So, you want to become an indie publisher

So, you want to become a indie publisher, and you wrote me for advice.

Err. Yes. You won’t like my advice. It’s not much, so not to waste too much of your time.

I’m terrible at publishing.

My best advice is to not do what Paolo does and do what Kevin Crawford does. He does it much better, and  the first issue of his free magazine has a guide on Kickstarting stuff.

For the basic of the business, contact your local small business office, and most importantly pay your taxes. The last thing you want is a letter from a tax authority. The second last is IP infringement. Do not ever try your luck at either. Ever. Get good law and tax advice instead. Also, absolutely do pay people if you agreed that you would pay them.

For printing, go POD. It will also take care of shipping. Doing otherwise is incredibly time consuming and risky. Unless you do silly volumes, forget about printing stuff yourself.

For trademarks, make a logotype that works. I believe the Eye of God (I did not give it that name, it had it for centuries before I was born) and the Lost Pages name do more for traction that anything I’ve ever written.

For publishing. I publish only stuff I love. I should publish instead stuff that goes well with my other games. Or with other games.

Love does not make you follow good business practices. Love makes you mad.

I do this because I’m in love, and would not recommend it. I got incredibly lucky falling in love with the work of Roger, Brendan, Chris, Eric, Patrick, Mike. And also with the other people I’m working with. No names because jinx.

I have no other good advice except, if you do it for fun, don’t, because it’s not fun.

Incredibly thrilling, boring, hard work, yes. Fun, not.

I do it my way because I’m stubborn as a goat and failing again and again does not break my will. Doing it as I do means falling in love with the most uncaring partner you can find, dark triad level bullshit. You will cry. You will be up at night. You will regret doing it. You will cry.

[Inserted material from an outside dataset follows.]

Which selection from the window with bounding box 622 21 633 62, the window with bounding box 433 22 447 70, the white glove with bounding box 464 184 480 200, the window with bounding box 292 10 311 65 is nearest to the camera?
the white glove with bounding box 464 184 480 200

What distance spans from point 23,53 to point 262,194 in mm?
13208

Publishing won’t hug you or kiss you to sleep nor sent you wistful, panging, moving love letters. End of story.

Extra content: related advice! This is useless because you are not me, so treat it as a cautionary tale instead.

If you want to make books like I do, you have to seriously love paper. Learn bookbinding, printmaking, layout by studying them and fail them by making stuff that is harder than what you can do. Repeat the study-fail until you are satisfied with your form. It won’t last long. Develop an aesthetic, and then appease it until you want to develop a new aesthetic. Redo the layout for a book five times until it feels right. Pick at most one strange font, use it sparingly and do the rest with reliable workhorse fonts.

When you complete something, put it out. Even if it’s free. Even if it sucks. Especially if it sucks.

If you want to write what I do, I recommend chucking out from your mind all fantasy written after Torquato Tasso’s Gerusalemme Liberata. Instead, read other stuff. Read religion. Read magic. Read politics. Read metalworking, horticulture, travel books, history, art, cooking, design, computer science, military architecture, illicit book trade.

Read and play a lot of games and learn what makes you click.

Learn that what makes you click is not what makes other people click.

Struggle forever between the two: art is baking your cake, but sharing the cake is obviously a bigger pleasure.Cake is delicious.

After you do this,  you will find that you did not forget the fantasy. Not all of it, at least. For example I forgot Tolkien, and a bunch of other stuff. What’s left, is there to stay, and will be your bedrock. In my case it’s Calvino and Pratchett and Borges and Benni and Dunsany and the Arabian Nights and the history of Caliph Vathek. I got lucky, as it could have been Tolkien.